Cubicles, corner offices and cigarette smoke

March 24, 2014 / By  

When watching the comedy cult classic ‘Office Space’ for the umpteenth time the other week, the property researcher in me came out in all its ‘geekiness’. Aside from the hilarious ‘fax machine scene’, the dated work environment of cubicles, lavish corner offices and even the acceptance of staff smoking indoors at this fictional IT company made me chuckle out loud. I caught myself thinking: ‘I can’t believe that we used to work in this environment … how depressing’. However, I also quickly realised this was only just over a decade ago!

The workplace has transformed at a lightning speed over the last few decades, and it seems ignorant to think this trend will be any less pronounced looking out to 2020 and further. Indeed, a recent survey among real estate professionals indicated that nine out of ten agreed that the next decade will see far greater change than the last.

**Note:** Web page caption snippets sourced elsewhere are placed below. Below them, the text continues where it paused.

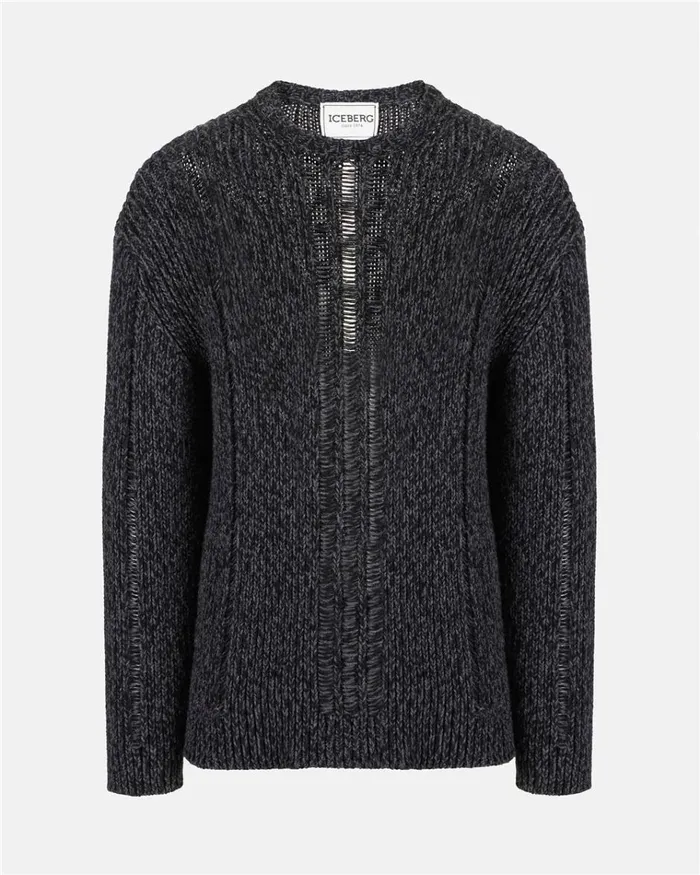 Men KNITWEAR Iceberg Gray Wool Blend Sweater Men KNITWEAR Iceberg Gray Wool Blend Sweater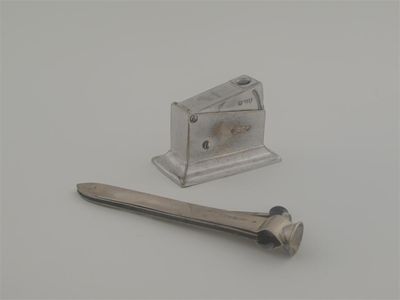 Appraisal: A late Victorian cigar cutter operated by pushing the sprung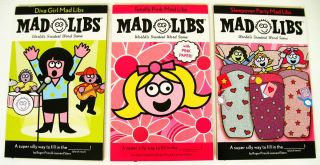 Lot 3 Mad Libs Sleepover DivaGirl Pink word game kids books fill in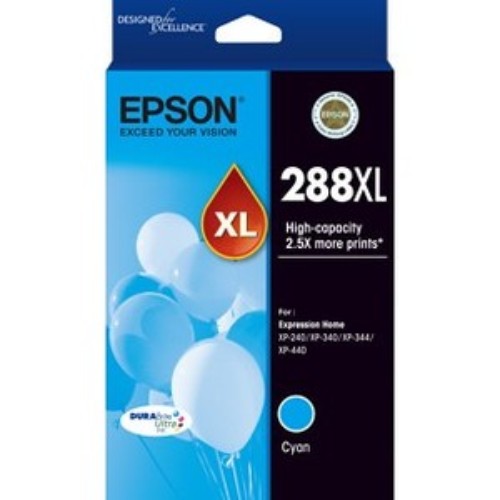 Epson 288XL High Capacity DURABrite Ultra Cyan Ink Cartridge - Superior Quality Prints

The evolution of the workplace was one of the hot topics debated during the Offices 2020 Research campaign. During round table discussions with developers, landlords and corporate occupiers in six major cities, we explored what the office would be for and how technology will radically impact on fit-outs and space utilisation.

Figure 1: Evolution of computer technology has significantly changed the office design brief

Source: JLL Research

Much has been written about the obsolescence of some workplace concepts, and sensationalist headlines have predicted ‘the death of the office’. However, from our discussions with clients, we expect that in reality, most white-collar workers will still find themselves working with others in an office building in 2020. Offices have a coordinating, sharing, controlling, creating, socialising and even celebrating role; these qualities are not going away anytime soon.

However, this does not imply a lack of change. There will be an increasing emphasis on collaborative ‘social’ working environments, mobile working, cultural diversity within the workforce and the need for workplaces built around employee work-life priorities. Also, companies increasingly look to the workplace for (business) productivity gains. This shift will move at very different speeds in Asia Pacific and often with a very distinct local flavour. Nevertheless, it will have a profound impact on what gets built. It will be crucial for landlords to understand these drivers of change, ensuring offices are spatially efficient, connected, environmentally sensitive, enabling flexibility, enhancing productivity and generally an inspirational place to be.

The workplace is just one of the six big-picture questions that make up JLL’s Offices 2020 Research. The campaign paints a big-picture outlook for six Asia Pacific cities, tackling fundamental issues (identified by our clients themselves) that will shape the future of offices in the next decade. It examines, for example, what will drive growth, where tomorrow’s office hotspots will be and the impact of strata ownership structures.

Essentially, Offices 2020 is about helping landlords and occupiers prepare for change by identifying key issues and starting the conversation now to outperform in the future.